The effect of thyroid autoimmunity (TAI) on the prevalence of recurrent miscarriage (RM) is highly debatable. No meta-analysis has been published in the past decade to investigate the impact of TAI on women with RM.
Systemic literature search was conducted on PubMed, Embase, Cochrane, and Web of Science databases. English language literatures published between 1993 and 2019 were selected. We assessed the relationship between the prevalence of RM and thyroid peroxidase antibodies (TPO-Ab) or antithyroid antibodies (ATA) and evaluated the thyroid-stimulating hormone (TSH) level in TPO-Ab-positive women with RM. We also observed the treatment effect with levothyroxine (LT4) for RM. Review Manager 5.3 software was used to obtain the pooled odds ratios (OR).
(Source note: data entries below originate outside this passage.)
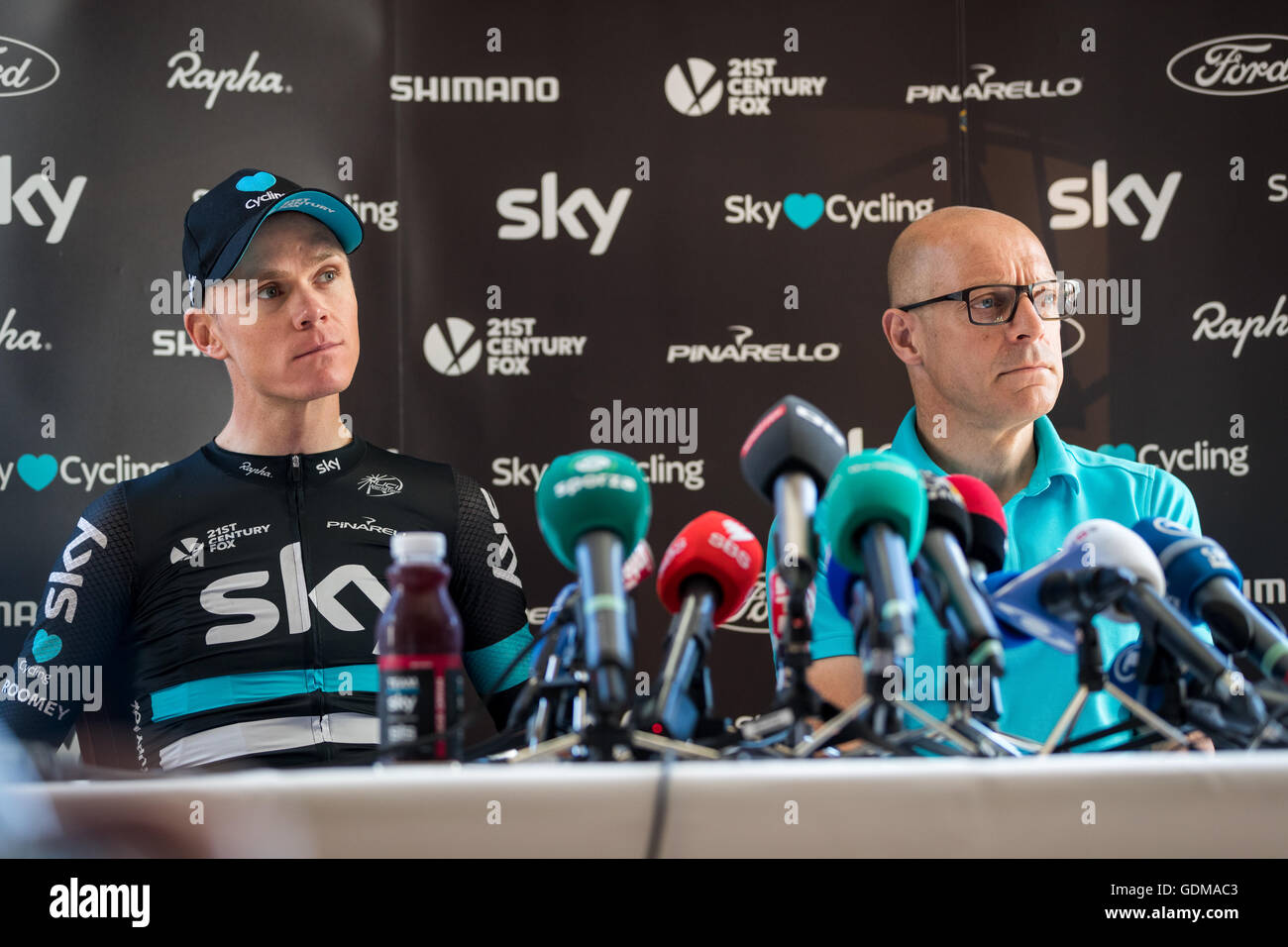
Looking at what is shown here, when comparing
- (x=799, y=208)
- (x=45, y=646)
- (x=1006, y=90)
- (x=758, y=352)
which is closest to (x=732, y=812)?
(x=45, y=646)

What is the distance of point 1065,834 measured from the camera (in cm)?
75

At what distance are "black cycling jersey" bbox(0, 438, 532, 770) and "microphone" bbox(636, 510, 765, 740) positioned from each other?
1.99 ft

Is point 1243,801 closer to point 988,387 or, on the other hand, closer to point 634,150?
point 988,387

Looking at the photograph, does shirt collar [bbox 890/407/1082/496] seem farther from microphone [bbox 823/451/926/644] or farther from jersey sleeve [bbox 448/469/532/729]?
microphone [bbox 823/451/926/644]

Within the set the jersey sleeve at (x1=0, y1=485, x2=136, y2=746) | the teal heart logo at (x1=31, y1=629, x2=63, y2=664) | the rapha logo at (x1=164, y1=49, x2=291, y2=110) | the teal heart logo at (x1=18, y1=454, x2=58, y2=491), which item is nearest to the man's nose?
the jersey sleeve at (x1=0, y1=485, x2=136, y2=746)

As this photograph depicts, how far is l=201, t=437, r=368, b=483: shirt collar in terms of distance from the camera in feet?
6.51

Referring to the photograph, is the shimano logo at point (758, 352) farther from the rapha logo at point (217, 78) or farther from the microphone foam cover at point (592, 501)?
the microphone foam cover at point (592, 501)

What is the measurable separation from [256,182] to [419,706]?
132cm

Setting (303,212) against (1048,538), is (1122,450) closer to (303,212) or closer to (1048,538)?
(1048,538)

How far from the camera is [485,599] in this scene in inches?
77.0

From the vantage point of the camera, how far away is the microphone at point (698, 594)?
1.03 metres

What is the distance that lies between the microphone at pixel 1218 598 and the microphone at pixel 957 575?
18 centimetres

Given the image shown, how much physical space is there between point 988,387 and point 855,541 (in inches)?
43.6

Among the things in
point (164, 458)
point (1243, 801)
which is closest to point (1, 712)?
point (164, 458)
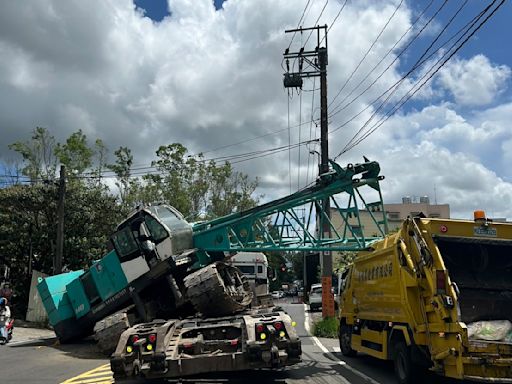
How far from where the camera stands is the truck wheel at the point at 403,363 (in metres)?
8.66

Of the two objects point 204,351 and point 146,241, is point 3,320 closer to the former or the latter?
point 146,241

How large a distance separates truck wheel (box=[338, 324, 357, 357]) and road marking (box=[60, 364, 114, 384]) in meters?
5.84

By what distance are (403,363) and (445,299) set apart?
1.89m

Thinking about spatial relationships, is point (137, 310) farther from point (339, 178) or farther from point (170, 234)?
point (339, 178)

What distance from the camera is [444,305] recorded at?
302 inches

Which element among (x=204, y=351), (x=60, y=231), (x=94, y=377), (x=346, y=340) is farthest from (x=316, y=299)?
(x=204, y=351)

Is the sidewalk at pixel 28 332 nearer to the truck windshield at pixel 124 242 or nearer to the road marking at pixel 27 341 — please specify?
the road marking at pixel 27 341

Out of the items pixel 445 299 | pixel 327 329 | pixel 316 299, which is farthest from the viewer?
pixel 316 299

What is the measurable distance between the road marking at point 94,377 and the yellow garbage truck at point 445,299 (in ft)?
18.1

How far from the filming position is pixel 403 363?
8930mm

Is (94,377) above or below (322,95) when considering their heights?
below

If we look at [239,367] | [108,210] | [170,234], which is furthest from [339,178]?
[108,210]

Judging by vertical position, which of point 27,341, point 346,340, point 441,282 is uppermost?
point 441,282

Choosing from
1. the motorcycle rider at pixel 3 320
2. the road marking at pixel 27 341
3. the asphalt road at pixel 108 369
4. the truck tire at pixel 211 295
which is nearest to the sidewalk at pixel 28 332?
the road marking at pixel 27 341
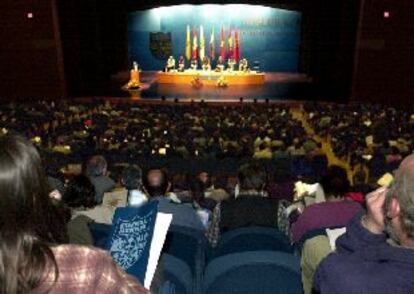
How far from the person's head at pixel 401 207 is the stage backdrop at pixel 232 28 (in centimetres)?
2386

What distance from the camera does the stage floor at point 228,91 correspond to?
18906mm

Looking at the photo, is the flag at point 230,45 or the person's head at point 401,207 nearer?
the person's head at point 401,207

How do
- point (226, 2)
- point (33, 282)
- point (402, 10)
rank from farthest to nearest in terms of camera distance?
1. point (226, 2)
2. point (402, 10)
3. point (33, 282)

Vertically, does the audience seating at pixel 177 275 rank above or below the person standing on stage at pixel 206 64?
above

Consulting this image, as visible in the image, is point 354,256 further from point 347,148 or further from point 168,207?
point 347,148

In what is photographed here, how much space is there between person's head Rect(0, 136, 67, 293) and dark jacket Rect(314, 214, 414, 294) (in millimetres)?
816

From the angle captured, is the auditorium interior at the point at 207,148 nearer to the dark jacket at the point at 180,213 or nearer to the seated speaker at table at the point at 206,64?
the dark jacket at the point at 180,213

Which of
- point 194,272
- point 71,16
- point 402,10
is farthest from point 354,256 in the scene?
point 71,16

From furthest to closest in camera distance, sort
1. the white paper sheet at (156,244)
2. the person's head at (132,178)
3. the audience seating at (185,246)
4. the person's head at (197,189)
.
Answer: the person's head at (197,189) → the person's head at (132,178) → the audience seating at (185,246) → the white paper sheet at (156,244)

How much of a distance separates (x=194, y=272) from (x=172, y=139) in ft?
24.6

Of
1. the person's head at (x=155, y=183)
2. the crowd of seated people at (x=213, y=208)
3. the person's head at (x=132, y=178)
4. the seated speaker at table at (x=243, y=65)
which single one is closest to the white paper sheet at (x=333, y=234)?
the crowd of seated people at (x=213, y=208)

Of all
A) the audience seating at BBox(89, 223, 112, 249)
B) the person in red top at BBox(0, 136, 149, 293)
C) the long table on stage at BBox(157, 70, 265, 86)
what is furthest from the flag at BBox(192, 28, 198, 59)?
the person in red top at BBox(0, 136, 149, 293)

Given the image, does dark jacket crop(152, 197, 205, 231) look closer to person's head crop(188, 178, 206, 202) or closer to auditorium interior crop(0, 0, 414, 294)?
auditorium interior crop(0, 0, 414, 294)

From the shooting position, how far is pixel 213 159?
8680 mm
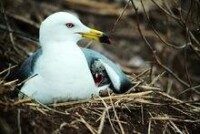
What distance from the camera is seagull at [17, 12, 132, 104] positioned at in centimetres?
380

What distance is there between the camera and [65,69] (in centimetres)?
383

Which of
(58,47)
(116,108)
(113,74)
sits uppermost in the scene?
(58,47)

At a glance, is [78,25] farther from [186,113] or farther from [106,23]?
[106,23]

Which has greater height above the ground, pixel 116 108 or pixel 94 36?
pixel 94 36

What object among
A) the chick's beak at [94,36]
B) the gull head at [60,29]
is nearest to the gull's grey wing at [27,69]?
the gull head at [60,29]

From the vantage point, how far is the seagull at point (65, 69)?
3.80 metres

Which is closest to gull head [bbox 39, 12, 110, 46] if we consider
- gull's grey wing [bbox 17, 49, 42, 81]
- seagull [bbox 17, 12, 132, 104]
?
seagull [bbox 17, 12, 132, 104]

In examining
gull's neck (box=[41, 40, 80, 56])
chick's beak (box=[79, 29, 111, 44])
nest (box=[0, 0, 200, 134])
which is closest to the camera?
nest (box=[0, 0, 200, 134])

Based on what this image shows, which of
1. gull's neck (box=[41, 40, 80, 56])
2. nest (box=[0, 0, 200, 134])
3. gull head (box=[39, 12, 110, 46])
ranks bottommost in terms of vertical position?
nest (box=[0, 0, 200, 134])

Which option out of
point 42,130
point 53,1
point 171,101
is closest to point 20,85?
point 42,130

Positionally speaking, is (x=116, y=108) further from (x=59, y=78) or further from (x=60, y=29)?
(x=60, y=29)

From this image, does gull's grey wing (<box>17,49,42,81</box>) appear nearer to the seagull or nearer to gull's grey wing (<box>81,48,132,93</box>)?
the seagull

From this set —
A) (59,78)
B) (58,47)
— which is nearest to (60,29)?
(58,47)

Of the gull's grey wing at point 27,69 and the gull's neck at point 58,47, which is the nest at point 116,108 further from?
the gull's neck at point 58,47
Analysis of 22 eligible studies revealed significant association between TPO-Ab and the prevalence of RM (OR = 1.85; 95% CI, 1.38 to 2.49; P < .001)(n ≥ 3), (OR = 1.82; 95% CI, 1.13 to 2.92; P = .01) (n ≥ 3). Women with ATA + had higher risk of RM (OR = 2.36; 95% CI, 1.71 to 3.25; P < .00001)(n ≥ 3), (OR = 2.34; 95% CI, 1.70 to 3.22; P < .00001)(n ≥ 2). RM women with TPO-Ab had higher TSH level when compared with those negative for TPO-Ab (random-effect SMD = 0.60; 95% CI, 0.31 to 0.90; P < .0001). We also found beneficial effects of LT4 supplementation on the outcome of live birth rate (LBR) among pregnant women with TPO-Ab (OR = 3.04; 95% CI, 0.69 to 13.36; P = .14).
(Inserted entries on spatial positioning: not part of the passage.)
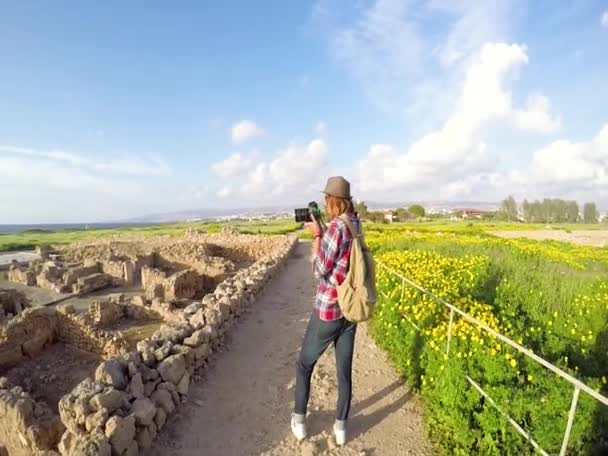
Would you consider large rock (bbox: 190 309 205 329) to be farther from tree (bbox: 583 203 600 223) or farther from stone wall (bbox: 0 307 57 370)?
tree (bbox: 583 203 600 223)

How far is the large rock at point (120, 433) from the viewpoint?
127 inches

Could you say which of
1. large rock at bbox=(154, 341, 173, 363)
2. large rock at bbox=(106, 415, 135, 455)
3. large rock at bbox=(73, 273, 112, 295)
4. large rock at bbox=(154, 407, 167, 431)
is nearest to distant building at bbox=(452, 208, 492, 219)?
large rock at bbox=(73, 273, 112, 295)

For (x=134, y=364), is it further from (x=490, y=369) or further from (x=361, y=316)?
(x=490, y=369)

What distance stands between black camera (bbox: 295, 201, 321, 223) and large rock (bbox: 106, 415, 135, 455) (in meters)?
2.62

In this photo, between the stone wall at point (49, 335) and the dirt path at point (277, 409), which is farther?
the stone wall at point (49, 335)

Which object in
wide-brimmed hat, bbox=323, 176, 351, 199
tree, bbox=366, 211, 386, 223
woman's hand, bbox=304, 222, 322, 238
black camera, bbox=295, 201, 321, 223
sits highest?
wide-brimmed hat, bbox=323, 176, 351, 199

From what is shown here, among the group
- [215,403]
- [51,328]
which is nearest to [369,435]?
[215,403]

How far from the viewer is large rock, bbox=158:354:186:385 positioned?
4.38 metres

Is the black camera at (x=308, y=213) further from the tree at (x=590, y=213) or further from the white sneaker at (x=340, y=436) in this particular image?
the tree at (x=590, y=213)

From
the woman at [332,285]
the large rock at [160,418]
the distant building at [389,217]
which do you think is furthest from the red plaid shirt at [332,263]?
the distant building at [389,217]

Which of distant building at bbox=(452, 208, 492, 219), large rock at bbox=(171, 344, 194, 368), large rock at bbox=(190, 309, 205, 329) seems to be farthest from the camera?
distant building at bbox=(452, 208, 492, 219)

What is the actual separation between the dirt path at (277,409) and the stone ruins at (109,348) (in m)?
0.29

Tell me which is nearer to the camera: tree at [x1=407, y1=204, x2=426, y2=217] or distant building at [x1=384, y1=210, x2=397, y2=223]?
distant building at [x1=384, y1=210, x2=397, y2=223]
The presence of serum antithyroid antibodies does harms to women and can even lead to recurrent miscarriage; LT4 treatment may have beneficial to RM women.
甲状腺自身免疫(TAI)对复发性流产(RM)发生率的影响仍存在争议。在过去的十年中,没有发表过关于 TAI 对 RM 女性影响的荟萃分析。
对 PubMed、Embase、Cochrane 和 Web of Science 数据库进行系统性文献检索。选择 1993 年至 2019 年发表的英文文献。我们评估了 RM 与甲状腺过氧化物酶抗体(TPO-Ab)或抗甲状腺抗体(ATA)之间的患病率关系,并评估了 TPO-Ab 阳性 RM 妇女的促甲状腺激素(TSH)水平。我们还观察了左甲状腺素(LT4)治疗 RM 的效果。使用 Review Manager 5.3 软件获取合并优势比(OR)。
对 22 项符合条件的研究进行分析后发现,TPO-Ab 与 RM 的患病率之间存在显著相关性(OR=1.85;95%CI,1.38 至 2.49;P<.001)(n≥3),(OR=1.82;95%CI,1.13 至 2.92;P=0.01)(n≥3)。ATA+的女性发生 RM 的风险更高(OR=2.36;95%CI,1.71 至 3.25;P<.00001)(n≥3),(OR=2.34;95%CI,1.70 至 3.22;P<.00001)(n≥2)。与 TPO-Ab 阴性的 RM 妇女相比,TPO-Ab 阳性的 RM 妇女 TSH 水平更高(随机效应 SMD=0.60;95%CI,0.31 至 0.90;P<.0001)。我们还发现,在 TPO-Ab 阳性的孕妇中,LT4 补充对活产率(LBR)的结局有有益的影响(OR=3.04;95%CI,0.69 至 13.36;P=0.14)。
血清抗甲状腺抗体的存在对女性有害,甚至可能导致复发性流产;LT4 治疗可能对 RM 女性有益。